■ Exercise description ■
Copy out each of the lines below that contains the string "instances".

■ Data extract ■
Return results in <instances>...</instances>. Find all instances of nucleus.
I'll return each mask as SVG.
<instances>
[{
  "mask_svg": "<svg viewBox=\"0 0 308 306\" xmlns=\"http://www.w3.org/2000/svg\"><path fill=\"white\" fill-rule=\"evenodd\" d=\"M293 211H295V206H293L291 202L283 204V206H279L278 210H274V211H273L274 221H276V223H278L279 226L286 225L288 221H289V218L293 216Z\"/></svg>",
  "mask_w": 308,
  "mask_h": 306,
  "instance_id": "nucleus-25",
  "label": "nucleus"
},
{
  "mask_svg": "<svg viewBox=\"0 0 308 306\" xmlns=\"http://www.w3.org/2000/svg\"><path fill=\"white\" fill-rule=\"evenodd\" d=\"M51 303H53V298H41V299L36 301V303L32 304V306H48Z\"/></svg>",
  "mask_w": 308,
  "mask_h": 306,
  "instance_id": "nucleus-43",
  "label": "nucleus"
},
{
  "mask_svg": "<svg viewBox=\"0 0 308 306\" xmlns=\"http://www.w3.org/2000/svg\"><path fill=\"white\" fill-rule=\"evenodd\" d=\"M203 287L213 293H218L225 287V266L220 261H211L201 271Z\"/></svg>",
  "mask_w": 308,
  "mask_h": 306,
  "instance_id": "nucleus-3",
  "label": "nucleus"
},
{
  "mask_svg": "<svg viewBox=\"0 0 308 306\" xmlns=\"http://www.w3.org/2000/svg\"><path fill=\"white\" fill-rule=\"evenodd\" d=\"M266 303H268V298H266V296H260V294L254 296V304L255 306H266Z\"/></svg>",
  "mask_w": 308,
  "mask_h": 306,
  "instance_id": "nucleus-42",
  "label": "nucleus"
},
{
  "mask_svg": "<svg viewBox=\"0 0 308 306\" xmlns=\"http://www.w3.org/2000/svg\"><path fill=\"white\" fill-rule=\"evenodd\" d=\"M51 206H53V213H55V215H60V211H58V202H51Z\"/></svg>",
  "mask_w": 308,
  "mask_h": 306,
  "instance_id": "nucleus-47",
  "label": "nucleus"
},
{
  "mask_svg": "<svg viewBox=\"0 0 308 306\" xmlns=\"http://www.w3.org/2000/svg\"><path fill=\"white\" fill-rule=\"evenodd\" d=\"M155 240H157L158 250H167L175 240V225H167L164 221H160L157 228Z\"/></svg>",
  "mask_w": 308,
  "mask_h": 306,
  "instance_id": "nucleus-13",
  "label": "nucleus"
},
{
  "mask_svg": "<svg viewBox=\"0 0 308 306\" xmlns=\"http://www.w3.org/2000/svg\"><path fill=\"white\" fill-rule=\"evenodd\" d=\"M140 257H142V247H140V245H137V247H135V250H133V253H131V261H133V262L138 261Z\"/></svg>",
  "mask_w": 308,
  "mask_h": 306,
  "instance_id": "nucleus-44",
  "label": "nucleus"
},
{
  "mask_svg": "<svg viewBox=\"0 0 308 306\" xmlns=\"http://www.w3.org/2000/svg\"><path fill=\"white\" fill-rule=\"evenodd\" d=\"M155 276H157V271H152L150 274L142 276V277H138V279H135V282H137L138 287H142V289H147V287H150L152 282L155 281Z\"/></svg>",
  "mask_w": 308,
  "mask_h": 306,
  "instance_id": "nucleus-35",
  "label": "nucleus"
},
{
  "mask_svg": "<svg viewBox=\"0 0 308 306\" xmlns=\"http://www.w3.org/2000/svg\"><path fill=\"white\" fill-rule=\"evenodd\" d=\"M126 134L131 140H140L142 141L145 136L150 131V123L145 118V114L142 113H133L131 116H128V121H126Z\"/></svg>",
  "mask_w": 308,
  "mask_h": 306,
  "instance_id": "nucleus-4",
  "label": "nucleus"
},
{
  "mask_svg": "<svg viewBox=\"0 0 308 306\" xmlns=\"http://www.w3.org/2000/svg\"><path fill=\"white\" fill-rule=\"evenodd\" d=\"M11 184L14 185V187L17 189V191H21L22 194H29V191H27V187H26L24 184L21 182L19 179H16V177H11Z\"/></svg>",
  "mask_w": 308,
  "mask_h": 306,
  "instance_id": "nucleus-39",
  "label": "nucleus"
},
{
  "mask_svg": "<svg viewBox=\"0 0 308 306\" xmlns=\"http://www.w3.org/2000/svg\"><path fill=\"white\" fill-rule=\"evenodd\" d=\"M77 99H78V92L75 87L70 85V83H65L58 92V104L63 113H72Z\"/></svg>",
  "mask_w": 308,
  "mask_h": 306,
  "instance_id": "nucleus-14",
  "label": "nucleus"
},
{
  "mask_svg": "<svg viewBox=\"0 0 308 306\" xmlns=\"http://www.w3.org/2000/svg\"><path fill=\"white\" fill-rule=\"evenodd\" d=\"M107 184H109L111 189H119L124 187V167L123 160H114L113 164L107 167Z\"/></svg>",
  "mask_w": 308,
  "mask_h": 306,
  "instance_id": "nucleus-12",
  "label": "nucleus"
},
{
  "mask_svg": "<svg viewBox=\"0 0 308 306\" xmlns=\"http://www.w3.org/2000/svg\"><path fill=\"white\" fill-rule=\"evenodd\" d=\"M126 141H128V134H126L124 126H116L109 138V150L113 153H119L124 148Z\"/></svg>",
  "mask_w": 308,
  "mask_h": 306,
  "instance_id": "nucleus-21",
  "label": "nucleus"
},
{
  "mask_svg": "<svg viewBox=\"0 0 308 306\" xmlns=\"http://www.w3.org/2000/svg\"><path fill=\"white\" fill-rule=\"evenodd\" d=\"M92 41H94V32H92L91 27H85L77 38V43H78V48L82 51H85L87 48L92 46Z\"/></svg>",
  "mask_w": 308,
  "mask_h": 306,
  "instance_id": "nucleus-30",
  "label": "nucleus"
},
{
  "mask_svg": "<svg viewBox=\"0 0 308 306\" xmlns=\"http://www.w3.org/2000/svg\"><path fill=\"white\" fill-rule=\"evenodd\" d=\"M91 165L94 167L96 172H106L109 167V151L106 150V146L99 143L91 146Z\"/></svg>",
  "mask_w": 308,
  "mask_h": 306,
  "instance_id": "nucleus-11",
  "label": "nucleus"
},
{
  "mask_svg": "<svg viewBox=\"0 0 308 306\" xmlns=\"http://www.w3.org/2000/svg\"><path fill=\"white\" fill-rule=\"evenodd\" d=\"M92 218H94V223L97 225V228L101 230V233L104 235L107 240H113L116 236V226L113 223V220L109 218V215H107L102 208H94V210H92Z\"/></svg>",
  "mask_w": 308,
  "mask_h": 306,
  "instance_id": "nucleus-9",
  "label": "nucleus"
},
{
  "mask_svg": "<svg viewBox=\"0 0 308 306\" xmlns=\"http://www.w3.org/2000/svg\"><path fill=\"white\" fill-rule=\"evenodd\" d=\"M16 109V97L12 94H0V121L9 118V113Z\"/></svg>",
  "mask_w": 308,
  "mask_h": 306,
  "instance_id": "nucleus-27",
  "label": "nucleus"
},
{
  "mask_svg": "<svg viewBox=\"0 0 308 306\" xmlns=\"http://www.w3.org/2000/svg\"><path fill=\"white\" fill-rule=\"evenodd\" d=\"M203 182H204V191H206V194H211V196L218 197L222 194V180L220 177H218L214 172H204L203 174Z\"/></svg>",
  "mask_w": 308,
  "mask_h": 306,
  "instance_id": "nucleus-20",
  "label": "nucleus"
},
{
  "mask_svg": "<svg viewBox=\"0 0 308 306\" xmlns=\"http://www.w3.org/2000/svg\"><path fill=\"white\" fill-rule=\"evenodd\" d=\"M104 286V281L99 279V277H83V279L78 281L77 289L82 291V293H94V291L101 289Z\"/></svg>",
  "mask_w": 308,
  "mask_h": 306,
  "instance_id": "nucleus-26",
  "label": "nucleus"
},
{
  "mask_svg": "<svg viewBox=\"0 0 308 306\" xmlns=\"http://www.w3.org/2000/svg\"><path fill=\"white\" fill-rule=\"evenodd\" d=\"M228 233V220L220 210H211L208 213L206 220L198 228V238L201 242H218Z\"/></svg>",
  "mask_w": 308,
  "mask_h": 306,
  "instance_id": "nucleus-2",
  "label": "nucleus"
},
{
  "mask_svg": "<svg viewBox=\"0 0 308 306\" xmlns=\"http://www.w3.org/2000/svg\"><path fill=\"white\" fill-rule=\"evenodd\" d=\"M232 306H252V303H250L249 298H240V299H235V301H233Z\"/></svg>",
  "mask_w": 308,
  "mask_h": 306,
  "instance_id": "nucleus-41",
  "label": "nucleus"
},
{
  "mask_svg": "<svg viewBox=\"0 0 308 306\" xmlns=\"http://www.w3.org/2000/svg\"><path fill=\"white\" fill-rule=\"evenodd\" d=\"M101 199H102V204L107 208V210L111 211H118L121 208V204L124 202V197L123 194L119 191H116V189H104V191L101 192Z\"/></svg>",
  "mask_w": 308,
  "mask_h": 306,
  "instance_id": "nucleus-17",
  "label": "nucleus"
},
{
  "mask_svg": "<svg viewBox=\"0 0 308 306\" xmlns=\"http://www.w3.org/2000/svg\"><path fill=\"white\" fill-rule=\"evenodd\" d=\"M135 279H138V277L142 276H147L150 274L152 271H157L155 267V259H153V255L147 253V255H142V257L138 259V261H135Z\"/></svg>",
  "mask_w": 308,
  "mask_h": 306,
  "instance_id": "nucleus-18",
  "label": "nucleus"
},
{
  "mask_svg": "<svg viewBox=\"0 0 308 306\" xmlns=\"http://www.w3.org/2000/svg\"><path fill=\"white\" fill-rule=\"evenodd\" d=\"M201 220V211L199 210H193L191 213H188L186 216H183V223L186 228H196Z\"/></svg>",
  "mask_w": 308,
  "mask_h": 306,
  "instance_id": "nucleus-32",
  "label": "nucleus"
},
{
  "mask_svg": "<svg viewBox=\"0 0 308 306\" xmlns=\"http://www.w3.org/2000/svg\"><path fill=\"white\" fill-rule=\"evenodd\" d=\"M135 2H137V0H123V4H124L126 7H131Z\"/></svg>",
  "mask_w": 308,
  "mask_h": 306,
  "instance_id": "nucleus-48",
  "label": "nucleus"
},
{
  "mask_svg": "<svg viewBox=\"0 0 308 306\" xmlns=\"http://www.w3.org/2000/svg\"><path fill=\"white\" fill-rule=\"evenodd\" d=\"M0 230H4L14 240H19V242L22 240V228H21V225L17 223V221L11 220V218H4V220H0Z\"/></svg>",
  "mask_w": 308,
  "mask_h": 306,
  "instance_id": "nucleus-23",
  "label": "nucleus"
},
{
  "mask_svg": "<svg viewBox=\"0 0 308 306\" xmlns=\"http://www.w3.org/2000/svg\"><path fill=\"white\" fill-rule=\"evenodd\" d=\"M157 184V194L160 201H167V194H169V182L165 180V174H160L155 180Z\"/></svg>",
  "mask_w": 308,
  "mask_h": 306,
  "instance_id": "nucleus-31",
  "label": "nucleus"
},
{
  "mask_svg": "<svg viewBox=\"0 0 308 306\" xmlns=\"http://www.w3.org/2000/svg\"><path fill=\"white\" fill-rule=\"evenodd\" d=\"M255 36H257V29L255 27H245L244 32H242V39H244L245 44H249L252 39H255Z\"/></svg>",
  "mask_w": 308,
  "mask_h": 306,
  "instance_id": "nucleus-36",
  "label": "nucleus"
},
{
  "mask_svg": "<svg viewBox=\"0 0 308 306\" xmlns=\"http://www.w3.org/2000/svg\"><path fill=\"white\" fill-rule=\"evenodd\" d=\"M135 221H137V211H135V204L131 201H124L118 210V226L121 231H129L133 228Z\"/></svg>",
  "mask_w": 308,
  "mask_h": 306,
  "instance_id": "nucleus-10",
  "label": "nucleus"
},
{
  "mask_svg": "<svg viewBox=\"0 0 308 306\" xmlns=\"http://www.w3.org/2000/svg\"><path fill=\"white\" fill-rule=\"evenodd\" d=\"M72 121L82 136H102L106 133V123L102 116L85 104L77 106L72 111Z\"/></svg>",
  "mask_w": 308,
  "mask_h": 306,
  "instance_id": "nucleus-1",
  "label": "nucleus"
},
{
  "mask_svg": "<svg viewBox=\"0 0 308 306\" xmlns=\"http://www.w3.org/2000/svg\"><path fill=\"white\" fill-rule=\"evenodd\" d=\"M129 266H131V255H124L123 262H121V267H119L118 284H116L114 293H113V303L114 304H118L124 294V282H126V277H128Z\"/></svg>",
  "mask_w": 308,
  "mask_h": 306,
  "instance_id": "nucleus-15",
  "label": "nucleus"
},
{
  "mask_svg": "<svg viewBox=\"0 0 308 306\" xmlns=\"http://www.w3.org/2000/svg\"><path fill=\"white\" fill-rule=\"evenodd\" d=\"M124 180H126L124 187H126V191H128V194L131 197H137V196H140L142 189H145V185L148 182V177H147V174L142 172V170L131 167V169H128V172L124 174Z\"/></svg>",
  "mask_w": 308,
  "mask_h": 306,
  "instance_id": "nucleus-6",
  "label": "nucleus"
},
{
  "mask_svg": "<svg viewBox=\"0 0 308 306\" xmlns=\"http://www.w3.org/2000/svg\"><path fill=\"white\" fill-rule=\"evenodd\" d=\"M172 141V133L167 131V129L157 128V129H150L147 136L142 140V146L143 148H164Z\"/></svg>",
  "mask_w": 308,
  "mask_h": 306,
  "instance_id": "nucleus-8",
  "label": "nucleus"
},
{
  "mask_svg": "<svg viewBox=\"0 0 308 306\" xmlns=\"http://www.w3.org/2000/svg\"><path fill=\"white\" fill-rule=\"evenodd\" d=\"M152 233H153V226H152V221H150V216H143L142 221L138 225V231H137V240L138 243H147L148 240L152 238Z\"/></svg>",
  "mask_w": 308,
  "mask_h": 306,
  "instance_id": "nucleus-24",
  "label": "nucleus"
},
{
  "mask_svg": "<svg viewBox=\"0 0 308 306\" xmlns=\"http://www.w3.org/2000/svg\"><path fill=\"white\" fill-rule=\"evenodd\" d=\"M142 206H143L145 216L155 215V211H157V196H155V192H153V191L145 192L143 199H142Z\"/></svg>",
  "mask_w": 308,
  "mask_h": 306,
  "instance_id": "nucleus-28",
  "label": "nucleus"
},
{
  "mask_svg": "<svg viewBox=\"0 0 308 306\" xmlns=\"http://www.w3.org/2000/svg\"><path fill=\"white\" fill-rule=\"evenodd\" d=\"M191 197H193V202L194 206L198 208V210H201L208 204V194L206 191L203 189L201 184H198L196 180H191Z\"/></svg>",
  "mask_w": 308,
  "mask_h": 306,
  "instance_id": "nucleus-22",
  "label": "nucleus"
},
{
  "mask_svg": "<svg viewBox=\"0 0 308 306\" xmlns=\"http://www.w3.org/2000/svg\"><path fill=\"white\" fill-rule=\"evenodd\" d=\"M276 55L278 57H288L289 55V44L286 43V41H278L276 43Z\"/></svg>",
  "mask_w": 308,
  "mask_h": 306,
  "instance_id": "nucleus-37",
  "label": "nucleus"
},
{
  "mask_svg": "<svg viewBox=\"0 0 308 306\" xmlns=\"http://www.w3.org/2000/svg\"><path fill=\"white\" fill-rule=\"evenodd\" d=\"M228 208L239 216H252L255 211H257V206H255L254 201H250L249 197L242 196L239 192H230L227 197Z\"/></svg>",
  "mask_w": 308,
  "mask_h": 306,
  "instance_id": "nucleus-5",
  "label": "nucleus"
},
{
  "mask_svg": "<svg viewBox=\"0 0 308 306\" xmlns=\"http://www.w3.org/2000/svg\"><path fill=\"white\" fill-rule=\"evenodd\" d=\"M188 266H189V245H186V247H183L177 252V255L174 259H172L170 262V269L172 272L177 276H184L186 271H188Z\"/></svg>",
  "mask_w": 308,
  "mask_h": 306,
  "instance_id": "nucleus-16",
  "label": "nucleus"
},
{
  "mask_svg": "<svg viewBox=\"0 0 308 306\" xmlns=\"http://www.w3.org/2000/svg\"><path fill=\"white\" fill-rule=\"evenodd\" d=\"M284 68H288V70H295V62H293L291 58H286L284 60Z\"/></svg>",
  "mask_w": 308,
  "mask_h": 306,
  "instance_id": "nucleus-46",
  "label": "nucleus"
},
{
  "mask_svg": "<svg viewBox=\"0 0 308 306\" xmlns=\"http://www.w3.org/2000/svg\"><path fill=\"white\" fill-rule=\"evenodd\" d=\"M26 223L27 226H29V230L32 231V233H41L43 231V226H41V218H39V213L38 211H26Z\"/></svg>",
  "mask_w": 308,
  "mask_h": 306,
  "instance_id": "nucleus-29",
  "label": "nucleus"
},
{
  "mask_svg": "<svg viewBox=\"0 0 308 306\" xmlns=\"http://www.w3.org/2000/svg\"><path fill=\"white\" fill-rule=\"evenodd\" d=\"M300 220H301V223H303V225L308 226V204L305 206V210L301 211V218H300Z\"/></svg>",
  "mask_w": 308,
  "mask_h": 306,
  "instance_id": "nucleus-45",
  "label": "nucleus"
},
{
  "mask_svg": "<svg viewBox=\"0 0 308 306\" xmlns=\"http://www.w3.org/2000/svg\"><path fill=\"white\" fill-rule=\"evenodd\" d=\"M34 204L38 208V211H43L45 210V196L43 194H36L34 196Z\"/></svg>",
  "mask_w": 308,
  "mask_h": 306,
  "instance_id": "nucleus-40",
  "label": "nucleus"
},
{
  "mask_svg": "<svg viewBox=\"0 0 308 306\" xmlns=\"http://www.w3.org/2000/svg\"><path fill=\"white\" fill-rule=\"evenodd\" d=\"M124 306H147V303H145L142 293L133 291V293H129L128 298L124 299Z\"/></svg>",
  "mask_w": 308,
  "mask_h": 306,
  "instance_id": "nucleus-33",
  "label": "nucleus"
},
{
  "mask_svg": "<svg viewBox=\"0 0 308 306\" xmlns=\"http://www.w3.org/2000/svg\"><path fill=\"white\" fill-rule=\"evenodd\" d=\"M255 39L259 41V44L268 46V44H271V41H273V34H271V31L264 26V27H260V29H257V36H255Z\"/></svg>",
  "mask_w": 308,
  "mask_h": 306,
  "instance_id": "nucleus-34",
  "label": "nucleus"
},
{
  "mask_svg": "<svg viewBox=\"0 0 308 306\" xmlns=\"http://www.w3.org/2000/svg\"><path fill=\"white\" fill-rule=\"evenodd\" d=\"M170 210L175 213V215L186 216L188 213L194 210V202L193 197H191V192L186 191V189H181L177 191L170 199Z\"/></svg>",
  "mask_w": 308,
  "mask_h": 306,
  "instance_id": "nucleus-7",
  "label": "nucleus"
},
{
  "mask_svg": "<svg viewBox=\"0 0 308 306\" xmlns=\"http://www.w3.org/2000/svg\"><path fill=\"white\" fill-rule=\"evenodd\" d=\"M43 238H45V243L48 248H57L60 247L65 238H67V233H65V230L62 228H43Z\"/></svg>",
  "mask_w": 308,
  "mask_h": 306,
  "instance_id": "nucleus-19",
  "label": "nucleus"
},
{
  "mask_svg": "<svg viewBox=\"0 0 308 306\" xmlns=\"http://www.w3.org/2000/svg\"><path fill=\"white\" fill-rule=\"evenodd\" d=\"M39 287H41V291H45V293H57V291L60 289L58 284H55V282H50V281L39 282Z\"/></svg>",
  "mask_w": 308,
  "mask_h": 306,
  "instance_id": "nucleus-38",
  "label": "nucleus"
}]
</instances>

■ Result of this exercise ■
Return results in <instances>...</instances>. Find all instances of nucleus.
<instances>
</instances>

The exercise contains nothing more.